La fin d’année et le début de l’année nouvelle sont souvent l’occasion de tirer le bilan de la période écoulée et de se fixer de nouveaux objectifs, espérant par là améliorer notre existence. Las, ces bonnes dispositions demeurent souvent lettre morte car il est difficile de changer.
Ce qui est vrai des individus l’est également des sociétés. Ainsi des lendemains d’élections, quand les promesses électorales se transforment en projets de réformes dans les programmes de gouvernement, au risque de demeurer pareilles à des vœux pieux ou de n’apporter aucune amélioration.
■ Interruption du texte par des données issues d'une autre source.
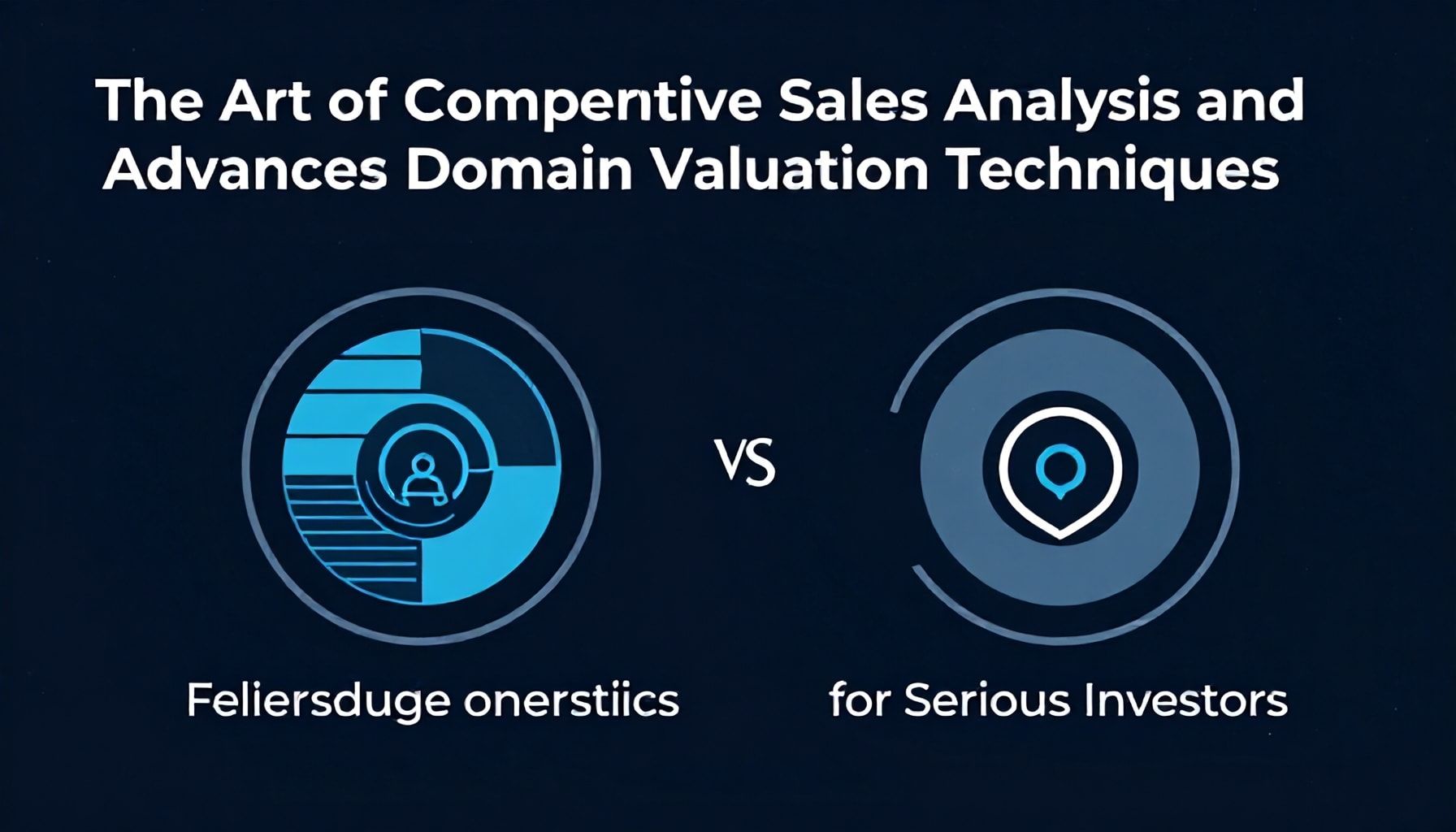 The Art of Compentive Sales Analysis and Advances Domain Valuation Techniques

VS

Feliersduge onerstiics

for Serious Investors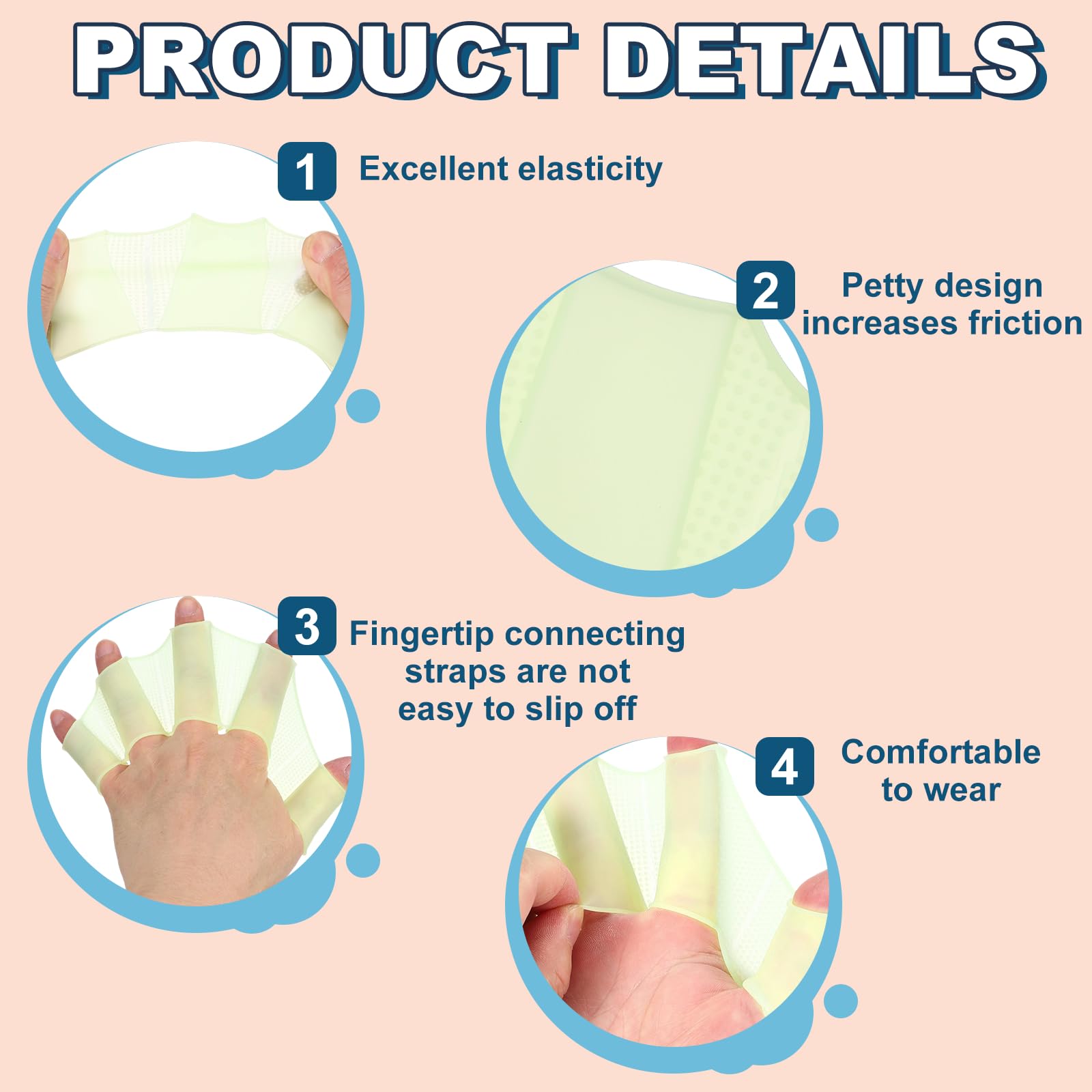 PRODUCT DETAILS

1 Excellent elasticity

2 Petty design increases friction

3 Fingertip connecting straps are not easy to slip off

4 Comfortable to wear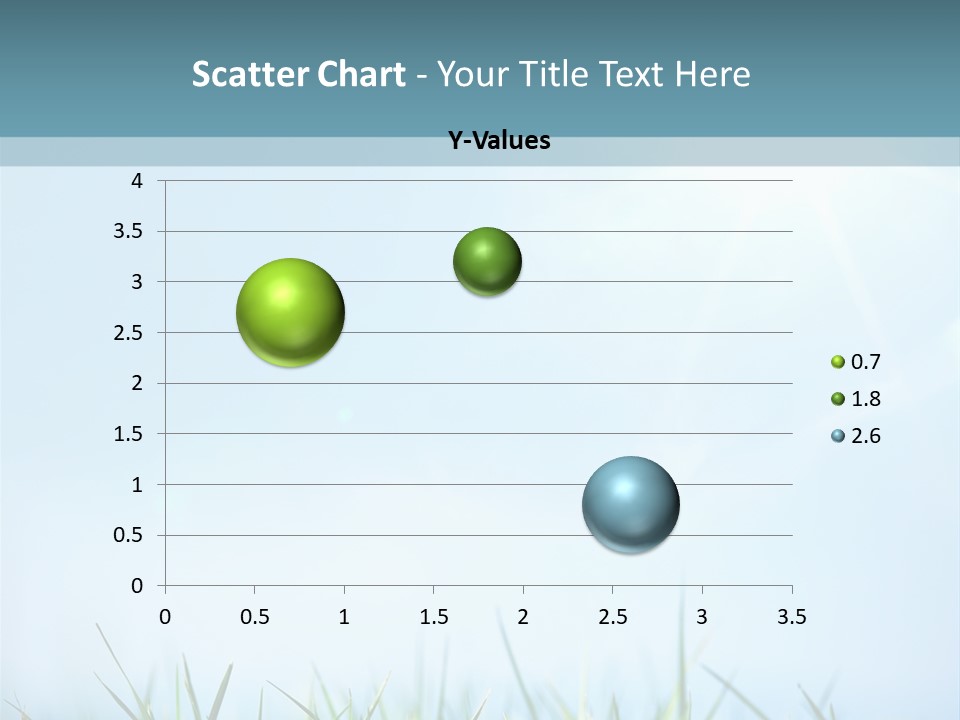 Scatter Chart - Your Title Text Here

Y-Values

4
3.5
3
2.5
2
1.5
1
0.5
0

0 0.5 1 1.5 2 2.5 3 3.5

0.7
1.8
2.6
Il est également des moments de rupture dans la vie des individus comme des sociétés. Un événement soudain change le sens de l’existence et oblige à changer de cap, comme le voilier dans la tempête se déroute pour trouver un temps meilleur. De nouvelles contraintes, ressenties désormais comme insupportables ou inacceptables, suscitent des prises de conscience et des convulsions sociales qui remettent en question le fonctionnement de la société et contraignent au changement.
Face à l’abîme, les individus comme les peuples hésitent à avancer et préfèrent se replier sur des solutions connues, parce qu’anciennes et traditionnelles, ou sur davantage d’ordre et d’autorité, parce qu’ils donnent le sentiment du contrôle et de la sécurité. Toutes ces attitudes sont compréhensibles. Mais elles découragent l’innovation en la présentant comme dangereuse, quand elle est seulement nécessaire.
L’enseignement a-t-il un rôle à jouer dans ces moments de rupture? Assurément. Sans doute pas dans le sens de livrer aux élèves un plaidoyer en faveur du changement ou de l’immobilité. Cela conduirait l’enseignement à une forme d’endoctrinement qui tend à réduire l’esprit de liberté et la capacité de raisonner librement. Sa mission est plutôt celle d’informer, de lutter contre les préjugés, de doter les individus des instruments théoriques et pratiques dont ils ont besoin pour se réaliser dans la vie et, au travers de celle-ci, pour apporter à la société leur propre contribution d’hommes et de femmes libres.
Mais ce n’est pas tout. À moins de n’envisager le changement que contraint ou de ne prôner qu’une pseudo-immobilité face à la réalité mouvante, il n’est d’autre issue que d’assumer le changement en le voulant. Mais ceci suppose une volonté qui soit libre.
C’est la tâche de l’enseignement que d’éduquer à l’exercice de cette liberté.